Economics professor Jenny Minier (pictured above, left) wrote a position paper titled “Immigrants Benefit the Community and Economy,” in which she offers moral and economic reasons for Congress to allow young people in the Deferred Action for Childhood Arrivals program to stay legally in the U.S.
The DACA program was started by former President Obama with an executive order and granted young people brought to the U.S. illegally as children a chance to temporarily live and work in the U.S. if they met certain criteria. President Trump has ended the program but given Congress a chance to act. Nearly 800,000 people have been granted DACA status since it began in 2012, and there are currently around 690,000 with DACA status. Recipients are sometimes called “Dreamers.”

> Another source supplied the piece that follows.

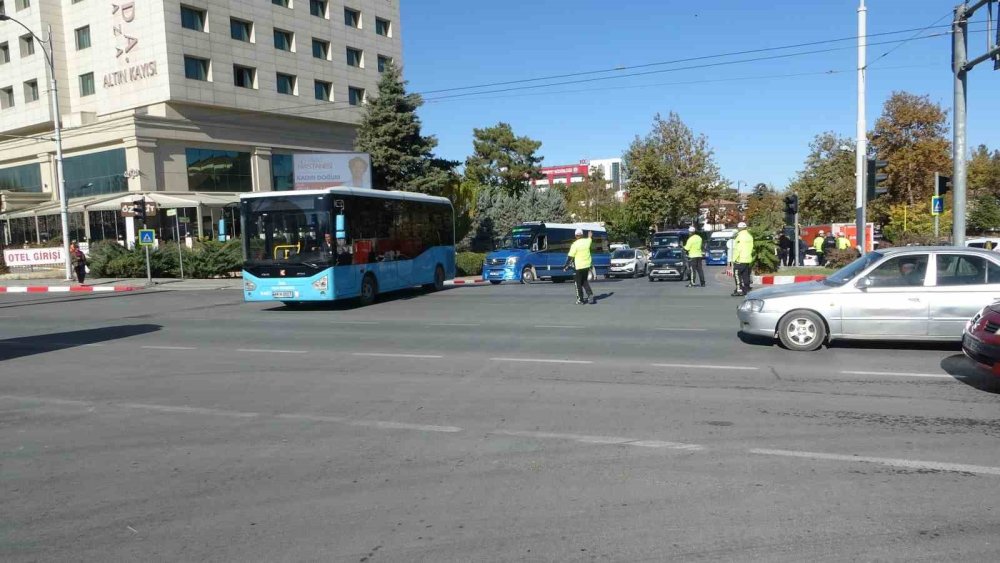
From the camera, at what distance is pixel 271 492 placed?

“National security and employment are definitely important concerns, but broad restrictions on immigration are not an effective way of addressing them,” Minier concluded in her position paper. “An Iranian doctor practicing in Whitesburg is unlikely to have terrorist intent, and a Guatemalan hired to work at Churchill Downs after weeks of local ads went unanswered is unlikely to be taking a job from an American. A Dreamer who has grown up in the U.S. and is currently enrolled in college here is a great asset to our country, not a priority for deportation. Any immigration reform must recognize the many ways in which immigrants enhance the American economy, and must allow them to continue to do so.”

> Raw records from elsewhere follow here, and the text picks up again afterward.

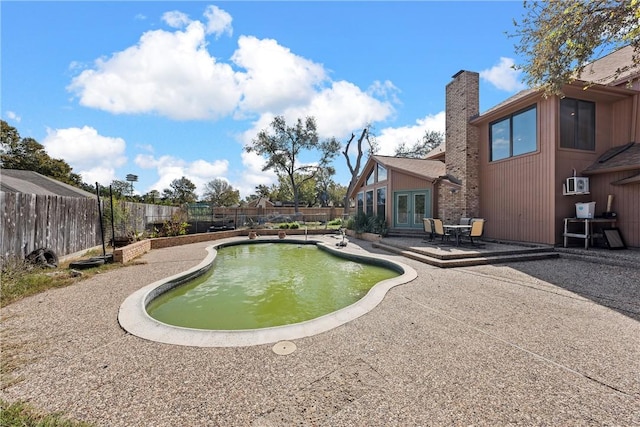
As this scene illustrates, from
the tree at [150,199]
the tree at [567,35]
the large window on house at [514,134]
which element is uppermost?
the tree at [567,35]

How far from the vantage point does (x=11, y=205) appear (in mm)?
5621

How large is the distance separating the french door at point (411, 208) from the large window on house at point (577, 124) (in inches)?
178

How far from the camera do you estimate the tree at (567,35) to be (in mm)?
4895

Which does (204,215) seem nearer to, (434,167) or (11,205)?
(11,205)

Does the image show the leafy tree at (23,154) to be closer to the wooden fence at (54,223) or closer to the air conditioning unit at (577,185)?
the wooden fence at (54,223)

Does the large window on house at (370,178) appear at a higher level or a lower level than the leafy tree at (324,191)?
lower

Ellen Riggle (pictured above, right), who teaches in the political science and gender and women’s studies departments, wrote a position paper titled “Need for Non-Discrimination Laws Protecting LGBT People in Kentucky.” Riggle’s teaching and research fields include “LGBT studies and queer theory, legal and policy studies, political psychology, and qualitative and feminist methodology,” according to her faculty bio.

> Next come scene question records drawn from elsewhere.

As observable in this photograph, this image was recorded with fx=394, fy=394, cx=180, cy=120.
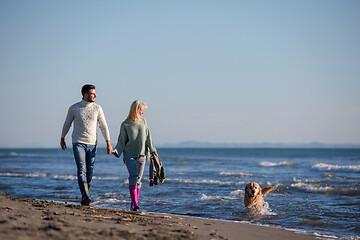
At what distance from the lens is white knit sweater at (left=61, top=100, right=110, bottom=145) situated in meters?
5.91

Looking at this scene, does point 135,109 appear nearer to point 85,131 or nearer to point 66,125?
point 85,131

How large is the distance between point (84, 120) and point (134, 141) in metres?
0.81

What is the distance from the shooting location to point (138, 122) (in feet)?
19.8

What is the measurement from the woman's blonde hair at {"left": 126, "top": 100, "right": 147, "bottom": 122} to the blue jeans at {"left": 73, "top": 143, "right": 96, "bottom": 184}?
2.43ft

Riggle noted in her position paper that the Kentucky Civil Rights Act does not include protections based on sexual orientation and gender identity. Former Gov. Steve Beshear, a Democrat, issued an executive order prohibiting discrimination based on sexual orientation and gender identity with respect to state employees, but it could be rescinded by a governor at any time and does not include non-state workers. Seven local jurisdictions include sexual orientation and gender identity in protections covering employment, housing and public accommodations, but “local non-discrimination ordinances have limited enforceability,” Riggle wrote.
In May, a Kentucky appeals court ruled in favor of a Lexington print shop owner who refused to make gay pride t-shirts because the message conflicted with his Christian beliefs. An LGBT group had accused the print shop owner of violating a local fairness ordinance.